● **Activity**: Change every "series" in these lines to "data series", keeping everything else the same.

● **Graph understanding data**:
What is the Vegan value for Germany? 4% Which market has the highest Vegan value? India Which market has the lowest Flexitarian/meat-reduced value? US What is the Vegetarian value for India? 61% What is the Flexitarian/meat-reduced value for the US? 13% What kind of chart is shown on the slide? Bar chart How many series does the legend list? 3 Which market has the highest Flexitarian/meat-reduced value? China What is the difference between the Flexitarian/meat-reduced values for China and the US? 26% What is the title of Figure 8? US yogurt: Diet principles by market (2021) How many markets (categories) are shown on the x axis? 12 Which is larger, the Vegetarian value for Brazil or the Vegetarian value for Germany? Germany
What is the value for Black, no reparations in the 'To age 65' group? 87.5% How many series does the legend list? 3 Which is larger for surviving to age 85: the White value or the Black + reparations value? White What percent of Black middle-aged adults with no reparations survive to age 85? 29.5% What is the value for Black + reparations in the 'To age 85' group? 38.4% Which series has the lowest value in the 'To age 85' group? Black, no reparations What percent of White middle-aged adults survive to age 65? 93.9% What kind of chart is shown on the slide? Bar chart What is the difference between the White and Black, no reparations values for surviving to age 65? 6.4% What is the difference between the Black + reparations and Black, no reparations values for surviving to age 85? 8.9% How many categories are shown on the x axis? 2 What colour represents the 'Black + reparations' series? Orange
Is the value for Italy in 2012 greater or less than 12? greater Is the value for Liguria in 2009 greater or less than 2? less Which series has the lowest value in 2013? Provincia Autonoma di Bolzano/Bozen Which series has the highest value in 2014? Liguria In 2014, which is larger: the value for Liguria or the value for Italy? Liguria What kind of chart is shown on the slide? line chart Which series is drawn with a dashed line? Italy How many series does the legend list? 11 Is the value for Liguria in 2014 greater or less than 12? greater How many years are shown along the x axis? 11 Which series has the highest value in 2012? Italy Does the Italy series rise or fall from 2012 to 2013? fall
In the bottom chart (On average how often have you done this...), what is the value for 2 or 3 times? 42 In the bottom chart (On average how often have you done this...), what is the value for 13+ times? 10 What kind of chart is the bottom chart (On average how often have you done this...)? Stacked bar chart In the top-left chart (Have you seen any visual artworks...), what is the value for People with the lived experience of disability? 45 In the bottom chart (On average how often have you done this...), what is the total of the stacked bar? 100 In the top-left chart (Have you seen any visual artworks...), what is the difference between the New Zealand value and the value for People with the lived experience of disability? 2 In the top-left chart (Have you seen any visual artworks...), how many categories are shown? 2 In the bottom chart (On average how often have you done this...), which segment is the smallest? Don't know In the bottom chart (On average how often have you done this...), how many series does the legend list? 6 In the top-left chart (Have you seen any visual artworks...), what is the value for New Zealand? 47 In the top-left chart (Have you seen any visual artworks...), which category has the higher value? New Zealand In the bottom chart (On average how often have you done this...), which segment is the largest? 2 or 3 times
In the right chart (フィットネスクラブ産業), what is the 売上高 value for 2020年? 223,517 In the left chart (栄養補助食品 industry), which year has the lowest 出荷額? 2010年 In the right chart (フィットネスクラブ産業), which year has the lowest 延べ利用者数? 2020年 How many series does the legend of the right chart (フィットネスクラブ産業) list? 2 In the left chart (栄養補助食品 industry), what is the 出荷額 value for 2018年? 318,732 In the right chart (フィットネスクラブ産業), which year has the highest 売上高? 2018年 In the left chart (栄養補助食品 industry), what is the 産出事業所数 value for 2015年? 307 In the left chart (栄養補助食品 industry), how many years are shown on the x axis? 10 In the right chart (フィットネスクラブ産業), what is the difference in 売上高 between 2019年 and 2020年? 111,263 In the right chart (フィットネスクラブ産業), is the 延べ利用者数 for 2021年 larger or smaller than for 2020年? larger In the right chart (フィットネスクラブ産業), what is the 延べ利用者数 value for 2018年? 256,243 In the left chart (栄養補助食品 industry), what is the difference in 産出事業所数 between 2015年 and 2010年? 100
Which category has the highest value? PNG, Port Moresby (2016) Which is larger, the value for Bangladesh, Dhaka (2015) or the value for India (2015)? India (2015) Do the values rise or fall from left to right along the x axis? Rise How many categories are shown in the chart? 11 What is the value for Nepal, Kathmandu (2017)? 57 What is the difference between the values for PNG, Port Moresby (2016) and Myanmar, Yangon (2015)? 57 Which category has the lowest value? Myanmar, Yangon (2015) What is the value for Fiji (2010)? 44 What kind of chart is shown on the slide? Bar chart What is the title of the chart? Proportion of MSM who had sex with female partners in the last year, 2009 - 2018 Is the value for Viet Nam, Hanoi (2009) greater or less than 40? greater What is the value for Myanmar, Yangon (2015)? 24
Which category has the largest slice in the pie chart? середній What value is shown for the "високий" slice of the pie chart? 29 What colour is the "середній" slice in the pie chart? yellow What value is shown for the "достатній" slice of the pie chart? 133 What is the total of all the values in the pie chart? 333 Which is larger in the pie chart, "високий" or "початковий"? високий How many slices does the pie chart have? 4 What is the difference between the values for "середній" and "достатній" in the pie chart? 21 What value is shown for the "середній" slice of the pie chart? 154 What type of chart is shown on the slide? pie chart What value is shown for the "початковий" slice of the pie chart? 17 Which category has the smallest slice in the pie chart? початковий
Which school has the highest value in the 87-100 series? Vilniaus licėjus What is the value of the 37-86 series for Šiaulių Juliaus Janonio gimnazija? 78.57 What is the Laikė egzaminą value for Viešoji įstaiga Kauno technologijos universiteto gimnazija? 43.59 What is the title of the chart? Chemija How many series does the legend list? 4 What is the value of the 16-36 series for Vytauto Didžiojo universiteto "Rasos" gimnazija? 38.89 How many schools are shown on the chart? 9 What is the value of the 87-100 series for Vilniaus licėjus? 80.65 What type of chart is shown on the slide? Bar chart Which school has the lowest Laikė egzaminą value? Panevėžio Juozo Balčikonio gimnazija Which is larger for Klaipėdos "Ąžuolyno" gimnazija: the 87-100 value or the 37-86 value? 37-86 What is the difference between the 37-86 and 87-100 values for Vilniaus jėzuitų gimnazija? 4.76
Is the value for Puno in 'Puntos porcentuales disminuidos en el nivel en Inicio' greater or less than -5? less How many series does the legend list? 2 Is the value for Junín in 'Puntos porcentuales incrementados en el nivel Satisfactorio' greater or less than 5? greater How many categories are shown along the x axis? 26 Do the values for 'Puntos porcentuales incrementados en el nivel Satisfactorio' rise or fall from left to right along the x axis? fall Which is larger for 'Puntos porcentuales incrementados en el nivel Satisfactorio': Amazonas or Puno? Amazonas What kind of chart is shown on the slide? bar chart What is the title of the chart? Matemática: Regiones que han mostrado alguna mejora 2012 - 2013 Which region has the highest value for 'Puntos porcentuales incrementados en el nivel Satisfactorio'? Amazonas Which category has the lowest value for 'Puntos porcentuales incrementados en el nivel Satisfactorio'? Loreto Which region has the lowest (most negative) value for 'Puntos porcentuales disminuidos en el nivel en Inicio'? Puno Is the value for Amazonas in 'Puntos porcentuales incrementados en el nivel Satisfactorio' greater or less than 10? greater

● **Finished exercise**:
What is the Vegan value for Germany? 4% Which market has the highest Vegan value? India Which market has the lowest Flexitarian/meat-reduced value? US What is the Vegetarian value for India? 61% What is the Flexitarian/meat-reduced value for the US? 13% What kind of chart is shown on the slide? Bar chart How many data series does the legend list? 3 Which market has the highest Flexitarian/meat-reduced value? China What is the difference between the Flexitarian/meat-reduced values for China and the US? 26% What is the title of Figure 8? US yogurt: Diet principles by market (2021) How many markets (categories) are shown on the x axis? 12 Which is larger, the Vegetarian value for Brazil or the Vegetarian value for Germany? Germany
What is the value for Black, no reparations in the 'To age 65' group? 87.5% How many data series does the legend list? 3 Which is larger for surviving to age 85: the White value or the Black + reparations value? White What percent of Black middle-aged adults with no reparations survive to age 85? 29.5% What is the value for Black + reparations in the 'To age 85' group? 38.4% Which data series has the lowest value in the 'To age 85' group? Black, no reparations What percent of White middle-aged adults survive to age 65? 93.9% What kind of chart is shown on the slide? Bar chart What is the difference between the White and Black, no reparations values for surviving to age 65? 6.4% What is the difference between the Black + reparations and Black, no reparations values for surviving to age 85? 8.9% How many categories are shown on the x axis? 2 What colour represents the 'Black + reparations' data series? Orange
Is the value for Italy in 2012 greater or less than 12? greater Is the value for Liguria in 2009 greater or less than 2? less Which data series has the lowest value in 2013? Provincia Autonoma di Bolzano/Bozen Which data series has the highest value in 2014? Liguria In 2014, which is larger: the value for Liguria or the value for Italy? Liguria What kind of chart is shown on the slide? line chart Which data series is drawn with a dashed line? Italy How many data series does the legend list? 11 Is the value for Liguria in 2014 greater or less than 12? greater How many years are shown along the x axis? 11 Which data series has the highest value in 2012? Italy Does the Italy data series rise or fall from 2012 to 2013? fall
In the bottom chart (On average how often have you done this...), what is the value for 2 or 3 times? 42 In the bottom chart (On average how often have you done this...), what is the value for 13+ times? 10 What kind of chart is the bottom chart (On average how often have you done this...)? Stacked bar chart In the top-left chart (Have you seen any visual artworks...), what is the value for People with the lived experience of disability? 45 In the bottom chart (On average how often have you done this...), what is the total of the stacked bar? 100 In the top-left chart (Have you seen any visual artworks...), what is the difference between the New Zealand value and the value for People with the lived experience of disability? 2 In the top-left chart (Have you seen any visual artworks...), how many categories are shown? 2 In the bottom chart (On average how often have you done this...), which segment is the smallest? Don't know In the bottom chart (On average how often have you done this...), how many data series does the legend list? 6 In the top-left chart (Have you seen any visual artworks...), what is the value for New Zealand? 47 In the top-left chart (Have you seen any visual artworks...), which category has the higher value? New Zealand In the bottom chart (On average how often have you done this...), which segment is the largest? 2 or 3 times
In the right chart (フィットネスクラブ産業), what is the 売上高 value for 2020年? 223,517 In the left chart (栄養補助食品 industry), which year has the lowest 出荷額? 2010年 In the right chart (フィットネスクラブ産業), which year has the lowest 延べ利用者数? 2020年 How many data series does the legend of the right chart (フィットネスクラブ産業) list? 2 In the left chart (栄養補助食品 industry), what is the 出荷額 value for 2018年? 318,732 In the right chart (フィットネスクラブ産業), which year has the highest 売上高? 2018年 In the left chart (栄養補助食品 industry), what is the 産出事業所数 value for 2015年? 307 In the left chart (栄養補助食品 industry), how many years are shown on the x axis? 10 In the right chart (フィットネスクラブ産業), what is the difference in 売上高 between 2019年 and 2020年? 111,263 In the right chart (フィットネスクラブ産業), is the 延べ利用者数 for 2021年 larger or smaller than for 2020年? larger In the right chart (フィットネスクラブ産業), what is the 延べ利用者数 value for 2018年? 256,243 In the left chart (栄養補助食品 industry), what is the difference in 産出事業所数 between 2015年 and 2010年? 100
Which category has the highest value? PNG, Port Moresby (2016) Which is larger, the value for Bangladesh, Dhaka (2015) or the value for India (2015)? India (2015) Do the values rise or fall from left to right along the x axis? Rise How many categories are shown in the chart? 11 What is the value for Nepal, Kathmandu (2017)? 57 What is the difference between the values for PNG, Port Moresby (2016) and Myanmar, Yangon (2015)? 57 Which category has the lowest value? Myanmar, Yangon (2015) What is the value for Fiji (2010)? 44 What kind of chart is shown on the slide? Bar chart What is the title of the chart? Proportion of MSM who had sex with female partners in the last year, 2009 - 2018 Is the value for Viet Nam, Hanoi (2009) greater or less than 40? greater What is the value for Myanmar, Yangon (2015)? 24
Which category has the largest slice in the pie chart? середній What value is shown for the "високий" slice of the pie chart? 29 What colour is the "середній" slice in the pie chart? yellow What value is shown for the "достатній" slice of the pie chart? 133 What is the total of all the values in the pie chart? 333 Which is larger in the pie chart, "високий" or "початковий"? високий How many slices does the pie chart have? 4 What is the difference between the values for "середній" and "достатній" in the pie chart? 21 What value is shown for the "середній" slice of the pie chart? 154 What type of chart is shown on the slide? pie chart What value is shown for the "початковий" slice of the pie chart? 17 Which category has the smallest slice in the pie chart? початковий
Which school has the highest value in the 87-100 data series? Vilniaus licėjus What is the value of the 37-86 data series for Šiaulių Juliaus Janonio gimnazija? 78.57 What is the Laikė egzaminą value for Viešoji įstaiga Kauno technologijos universiteto gimnazija? 43.59 What is the title of the chart? Chemija How many data series does the legend list? 4 What is the value of the 16-36 data series for Vytauto Didžiojo universiteto "Rasos" gimnazija? 38.89 How many schools are shown on the chart? 9 What is the value of the 87-100 data series for Vilniaus licėjus? 80.65 What type of chart is shown on the slide? Bar chart Which school has the lowest Laikė egzaminą value? Panevėžio Juozo Balčikonio gimnazija Which is larger for Klaipėdos "Ąžuolyno" gimnazija: the 87-100 value or the 37-86 value? 37-86 What is the difference between the 37-86 and 87-100 values for Vilniaus jėzuitų gimnazija? 4.76
Is the value for Puno in 'Puntos porcentuales disminuidos en el nivel en Inicio' greater or less than -5? less How many data series does the legend list? 2 Is the value for Junín in 'Puntos porcentuales incrementados en el nivel Satisfactorio' greater or less than 5? greater How many categories are shown along the x axis? 26 Do the values for 'Puntos porcentuales incrementados en el nivel Satisfactorio' rise or fall from left to right along the x axis? fall Which is larger for 'Puntos porcentuales incrementados en el nivel Satisfactorio': Amazonas or Puno? Amazonas What kind of chart is shown on the slide? bar chart What is the title of the chart? Matemática: Regiones que han mostrado alguna mejora 2012 - 2013 Which region has the highest value for 'Puntos porcentuales incrementados en el nivel Satisfactorio'? Amazonas Which category has the lowest value for 'Puntos porcentuales incrementados en el nivel Satisfactorio'? Loreto Which region has the lowest (most negative) value for 'Puntos porcentuales disminuidos en el nivel en Inicio'? Puno Is the value for Amazonas in 'Puntos porcentuales incrementados en el nivel Satisfactorio' greater or less than 10? greater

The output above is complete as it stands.